[INSTRUCCIONES DE TRABAJO]
1) Enumera los grupos de personas que, según el texto sobre el voto por el mal menor, fueron perseguidos y encarcelados durante los diez años de gobierno de Correa.
2) Responde con brevedad a partir del texto sobre el voto por el mal menor:
(a) ¿En qué año la mayoría apostó por Bucaram?
(b) ¿A qué candidato se enfrentaba Gutiérrez en 2002?
(c) ¿A quién representa Yaku Pérez?

[TEXTO PROPORCIONADO]
Por Gustavo Abad
Votar por el mal menor
nunca ha sido un buen negocio. En 1996, la mayoría apostó por la verborrea
populista de Bucaram para que no llegara al poder la derecha socialcristiana de
Nebot. Y el loco montó tal show de corruptela y nepotismo, que una insurrección
social tuvo que echarlo a los seis meses para que no se robara hasta los
floreros. En 2002, muchos pensamos que Gutiérrez, aunque milico y golpista, no
era tan malo frente a las escasas luces del millonario Noboa. Y dos años
después, una revuelta popular, cansada de tanto latrocinio, tuvo que obligarlo
a huir por los tejados de Carondelet. Así que el mal menor siempre ha resultado
lo peor.
Miento, lo peor todavía
estaba por venir. En 2006, entre esperanzados y embobados por su discurso
aparentemente de izquierda, elegimos a Correa. Y tuvimos que ver cómo, durante diez
años, una banda delincuencial saqueaba las arcas del Estado mientras perseguía
y encarcelaba a periodistas, ecologistas, maestros, líderes sociales,
feministas, estudiantes, opositores, sindicalistas… y todo aquel que se
atreviera a denunciar la corrupción.
Ahora estamos en las
mismas, arrastrados al borde del abismo, obligados a escoger el mal menor entre
Arauz y Lasso una vez que el CNE y el TCE enterraran cualquier posibilidad de confirmar
o negar las sospechas de un fraude para sacar de competencia a Yaku Pérez, el
candidato del movimiento indígena. De ese pozo profundo de ilegitimidad quedan
en la carrera Lasso y Arauz.
Marioneta del
progresismo autoritario, Arauz representa el retorno del correísmo al poder,
del cual solo será su instrumento de impunidad y venganza. Abanderado de la
banca insaciable, Lasso no conoce otro modelo que el de la máxima concentración
de la riqueza y cero redistribución. ¿Estamos realmente obligados a escoger?

[DATOS MOSTRADOS]
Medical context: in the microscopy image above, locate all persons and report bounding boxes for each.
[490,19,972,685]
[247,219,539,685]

[RESULTADOS OBTENIDOS]
1) Periodistas, ecologistas, maestros, líderes sociales, feministas, estudiantes, opositores y sindicalistas.

2)
(a) En 1996.
(b) Al millonario Noboa.
(c) Al movimiento indígena, del que es candidato.